Il s'agit ici d'un travail érigé dans le cadre du cours Mouvement de l'Histoire du Cinéma, pour Mr. Bélanger Laurin à l'Université de Montréal. Ce dernier consiste en l'étude d'un film au choix (parmi une liste prédéterminé) et d'analyser ce dernier selon une problématique qui nous semble pertinente.

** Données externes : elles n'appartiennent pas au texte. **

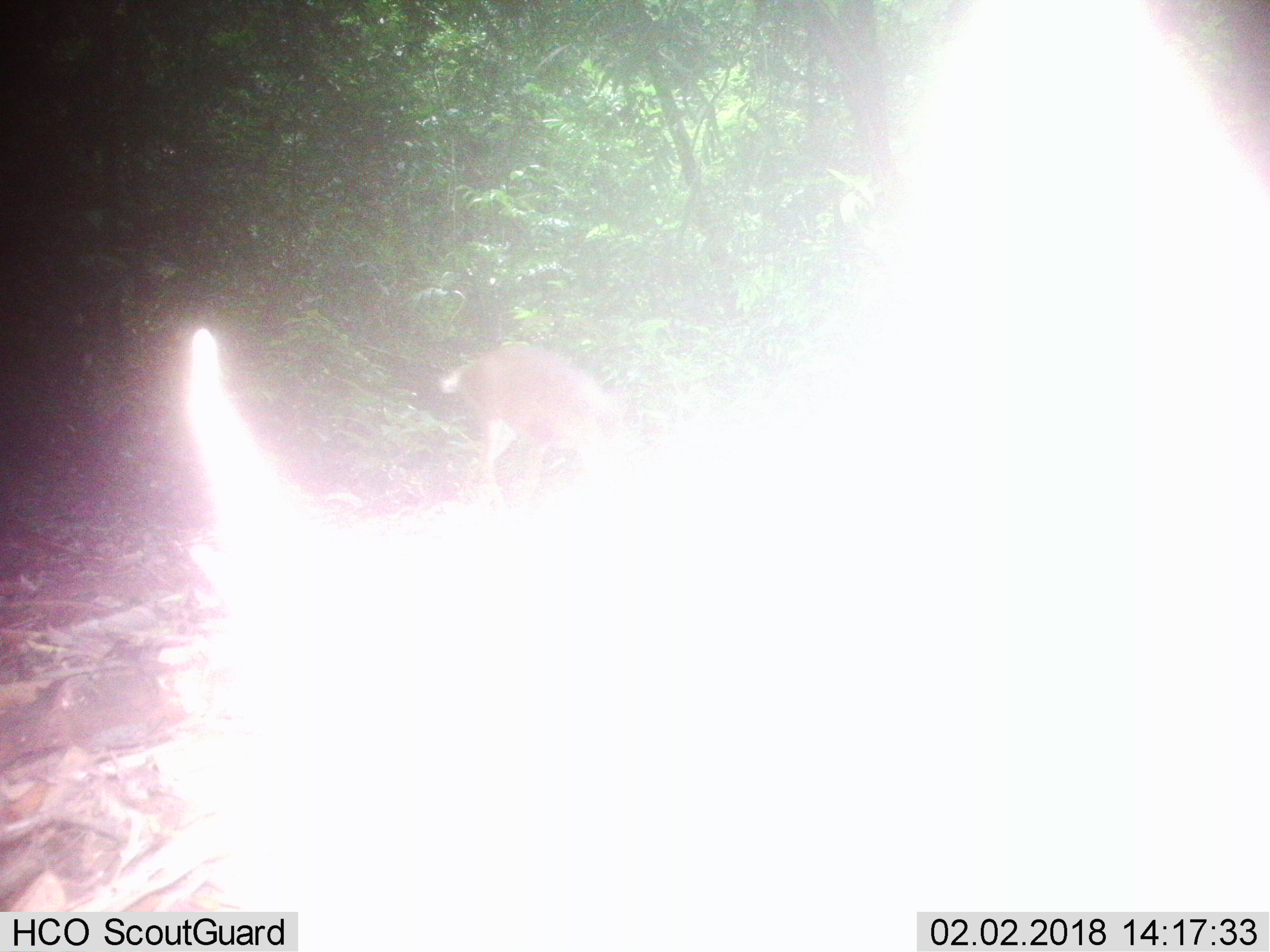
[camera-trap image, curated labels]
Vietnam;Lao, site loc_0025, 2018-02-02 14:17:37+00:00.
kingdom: Animalia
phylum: Chordata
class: Mammalia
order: Artiodactyla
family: Cervidae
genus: Muntiacus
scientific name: Muntiacus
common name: muntjacs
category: unidentified muntjac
Unidentified muntjac (muntjacs) (Muntiacus). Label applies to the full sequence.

L’accroissement de la puissance d’Hollywood à la fin des années 1910 a vu naître de nombreuses carrières américaines pour des réalisateurs et acteurs européens. La découverte des succès du continent outre-Atlantique attire irrémédiablement les producteurs hollywoodiens, cherchant à signer des contrats avec plusieurs cinéastes.
C’est ce qu’il se passera avec le réalisateur Victor Sjöström, réalisateur suédois émérite, dont l’un des premiers métrages américains sera He, who gets slapped, sortie en 1924. Adaptation de la pièce de théâtre Celui qui reçoit les gifles (1915) de Leonid Andreïev, c'est l'histoire d’un savant humilié qui deviendra un clown. En passant sur le continent américain, le réalisateur suédois sera renommé en Victor Seastrom.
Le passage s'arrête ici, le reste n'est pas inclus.